*** DOCUMENT SECTION Section Begins ***

To paraphrase Martin Crawford (who identifies 61 mycorhizal species with edible fruits in his book), there are several ways of encouraging new tree growth to take on mycorhizal fungi.[ix]

How much effort would this take for those of us that go out hunting anyway to take a trowel and some saplings with us; or drop some of the picked mushrooms into a water bottle to make a broth of spore mass?  Hardly any.  How much of a difference would it make to our future ancestors?  More than none.  Why?  Because passing on the act and our experience of it begins to recreate our own ethnopedalogy (our indigenous knowledge of soil); which in turn increases our chances of self determination.[x]

I’m toasting the Reclamation of the wild edges as ours for the tending as well as the eating; co-acting instead of consuming.  More than that, I’m learning to sharpen my senses along with my billhook.  There are countless other ways of giving back and tending the wild as your garden; I’d love to hear more.  Would you?

*** DOCUMENT SECTION Section Ends ***
*** PROVIDED RECORDS Section Begins ***

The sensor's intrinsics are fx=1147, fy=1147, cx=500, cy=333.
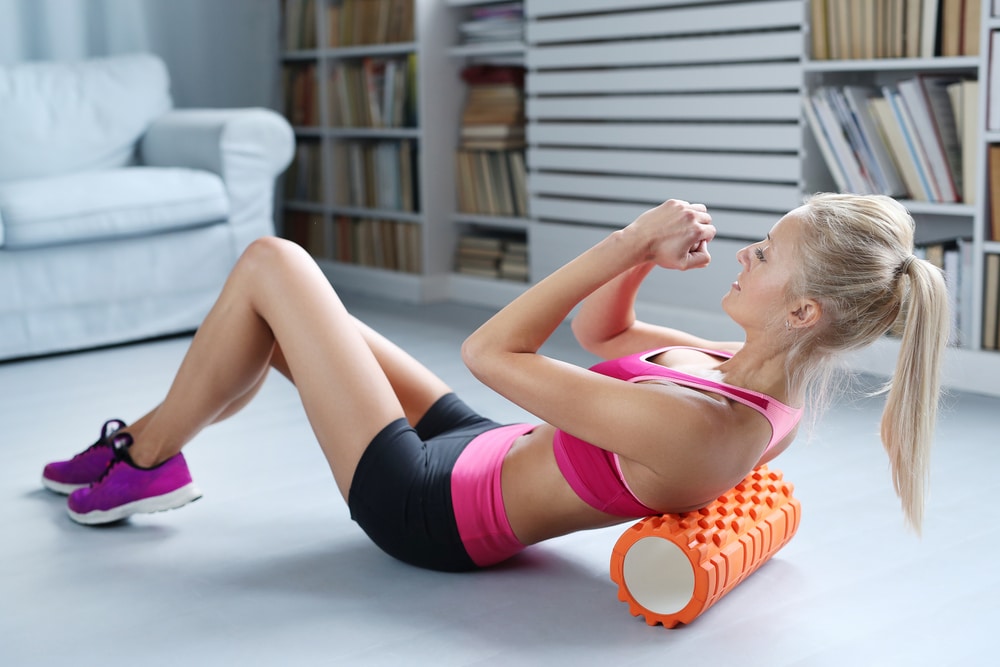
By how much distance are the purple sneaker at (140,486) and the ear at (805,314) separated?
3.40ft

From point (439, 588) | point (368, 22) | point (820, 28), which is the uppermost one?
point (368, 22)

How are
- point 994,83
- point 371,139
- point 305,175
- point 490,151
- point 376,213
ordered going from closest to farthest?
point 994,83, point 490,151, point 376,213, point 371,139, point 305,175

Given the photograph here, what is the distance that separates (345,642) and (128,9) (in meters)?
3.64

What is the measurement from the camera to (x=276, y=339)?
1.80m

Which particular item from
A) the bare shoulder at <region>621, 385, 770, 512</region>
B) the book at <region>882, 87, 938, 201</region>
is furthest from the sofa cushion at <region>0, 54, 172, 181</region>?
the bare shoulder at <region>621, 385, 770, 512</region>

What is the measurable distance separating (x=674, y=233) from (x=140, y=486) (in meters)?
1.00

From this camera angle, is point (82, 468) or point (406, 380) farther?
point (82, 468)

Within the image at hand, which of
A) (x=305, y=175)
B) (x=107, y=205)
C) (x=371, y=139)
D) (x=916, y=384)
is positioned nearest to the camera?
(x=916, y=384)

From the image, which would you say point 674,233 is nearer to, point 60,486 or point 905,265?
point 905,265

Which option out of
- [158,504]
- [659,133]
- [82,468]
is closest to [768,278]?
[158,504]

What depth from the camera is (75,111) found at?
3.92 meters

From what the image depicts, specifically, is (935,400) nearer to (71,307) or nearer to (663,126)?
(663,126)

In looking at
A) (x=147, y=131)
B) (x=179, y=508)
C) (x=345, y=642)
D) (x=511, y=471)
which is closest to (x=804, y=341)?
(x=511, y=471)

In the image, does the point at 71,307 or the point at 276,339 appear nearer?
the point at 276,339
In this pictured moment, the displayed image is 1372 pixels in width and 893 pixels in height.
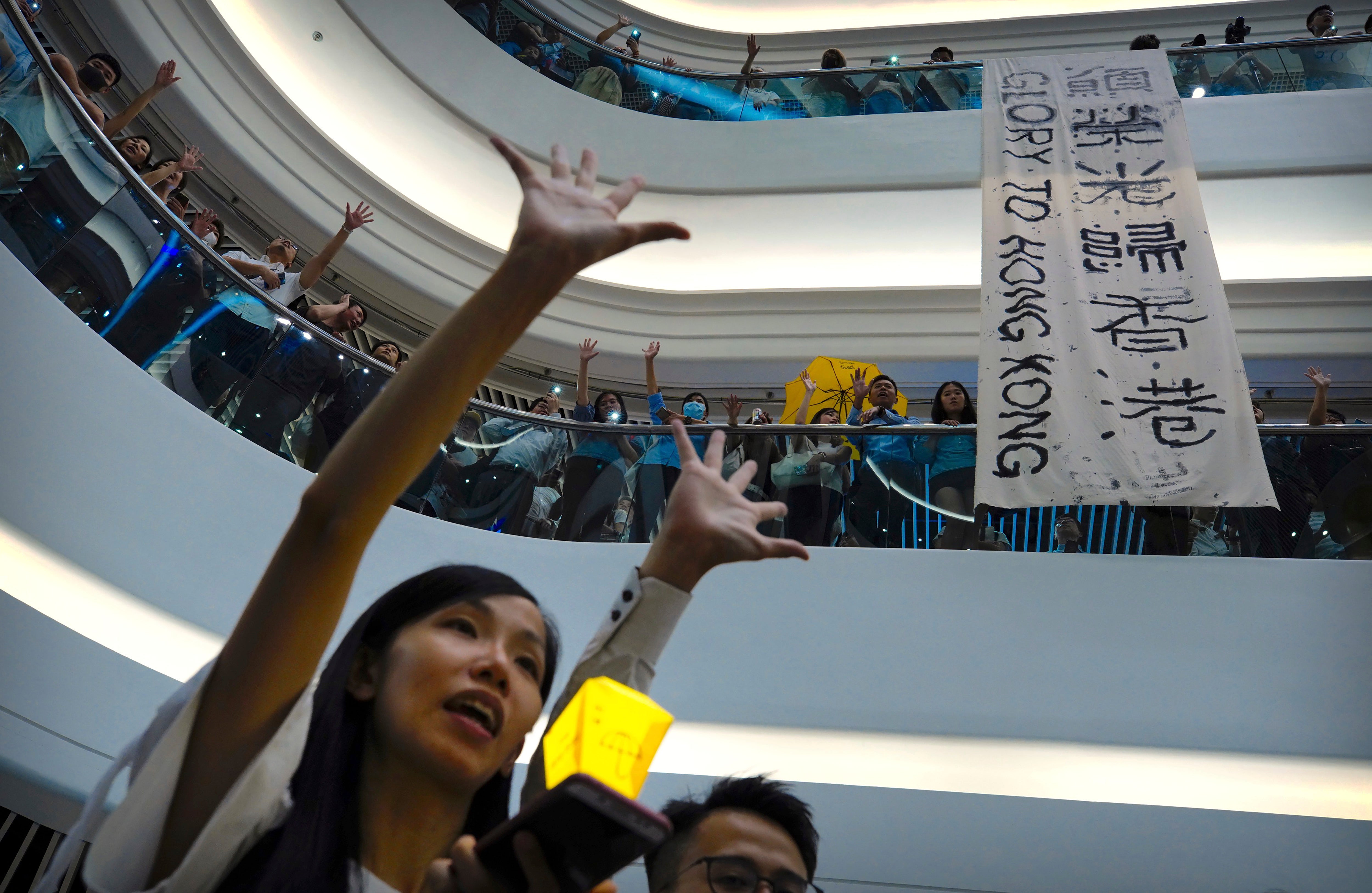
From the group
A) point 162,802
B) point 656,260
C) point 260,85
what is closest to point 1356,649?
point 162,802

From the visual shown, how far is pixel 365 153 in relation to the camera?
9844mm

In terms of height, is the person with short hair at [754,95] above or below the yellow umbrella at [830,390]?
above

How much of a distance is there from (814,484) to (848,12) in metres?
9.84

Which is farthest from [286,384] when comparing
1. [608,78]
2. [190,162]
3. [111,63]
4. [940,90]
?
[940,90]

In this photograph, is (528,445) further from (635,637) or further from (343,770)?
(343,770)

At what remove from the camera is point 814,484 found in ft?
18.2

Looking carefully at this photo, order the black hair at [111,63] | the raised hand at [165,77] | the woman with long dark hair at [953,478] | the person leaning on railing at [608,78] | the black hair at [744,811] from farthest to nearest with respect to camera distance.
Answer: the person leaning on railing at [608,78]
the raised hand at [165,77]
the black hair at [111,63]
the woman with long dark hair at [953,478]
the black hair at [744,811]

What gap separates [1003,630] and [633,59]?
7964mm

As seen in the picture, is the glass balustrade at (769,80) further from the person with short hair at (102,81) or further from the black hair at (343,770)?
the black hair at (343,770)

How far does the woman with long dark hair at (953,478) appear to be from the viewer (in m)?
5.36

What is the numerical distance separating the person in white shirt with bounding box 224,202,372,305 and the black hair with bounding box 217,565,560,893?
484 cm

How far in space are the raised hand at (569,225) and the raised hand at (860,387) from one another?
17.0 feet

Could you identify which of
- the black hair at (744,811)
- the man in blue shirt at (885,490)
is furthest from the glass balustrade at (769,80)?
the black hair at (744,811)

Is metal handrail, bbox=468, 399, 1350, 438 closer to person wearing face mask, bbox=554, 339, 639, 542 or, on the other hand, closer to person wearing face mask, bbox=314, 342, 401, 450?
person wearing face mask, bbox=554, 339, 639, 542
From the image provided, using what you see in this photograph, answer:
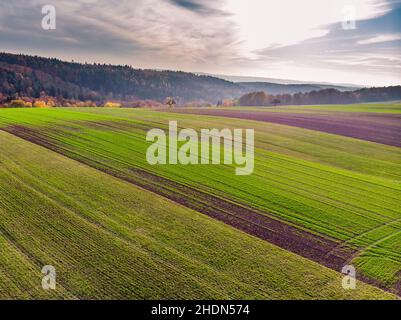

*** PROVIDED RECORDS Section Ends ***

EXERCISE TASKS:
**a.** Answer these questions about the passage on mycorhizal fungi, one per line:
(i) How many mycorhizal species with edible fruits does Martin Crawford identify in his book?
(ii) What meaning does the passage give for "ethnopedalogy"?
(iii) Along with the senses, what is the writer learning to sharpen?
**b.** List every question the writer asks in the passage on mycorhizal fungi.
**c.** Carry on the passage on tending the wild and mycorhizal fungi from its final sentence.

EXERCISE RESPONSES:
**a.**
(i) 61
(ii) Our indigenous knowledge of soil
(iii) A billhook

**b.**
- How much effort would this take for those of us that go out hunting anyway to take a trowel and some saplings with us; or drop some of the picked mushrooms into a water bottle to make a broth of spore mass?
- How much of a difference would it make to our future ancestors?
- Why?
- Would you?

**c.**
Is it possible that an increase in biodiversity brings with it an increase in of indigenous knowledge? 

Betwixt and between the status quo bias and wholesale destruction I have a vision of a not too distant generation of foraging ecological gardener hero(ines); bent on superabundant proliferation of multitiered forest ecotopes between meals; roaming and grazing benevolently on their own patches.  

Please consider the relevance of what I’ve written to the patch where you stay, however rich or denuded it may be.   If you’re a forager, take others out tending on the edge with you.   If you teach, consider passing on ways that others can give back as well as what they can take.  Sharing stories of our observations, interventions and lessons out there on the wild edges helps our generation learn skills together. 

The alternative I fear, cannot be entertained for too much longer.



[i]Ettema, C             p1           Indiginous Soil Classifications                                             University of Georgia.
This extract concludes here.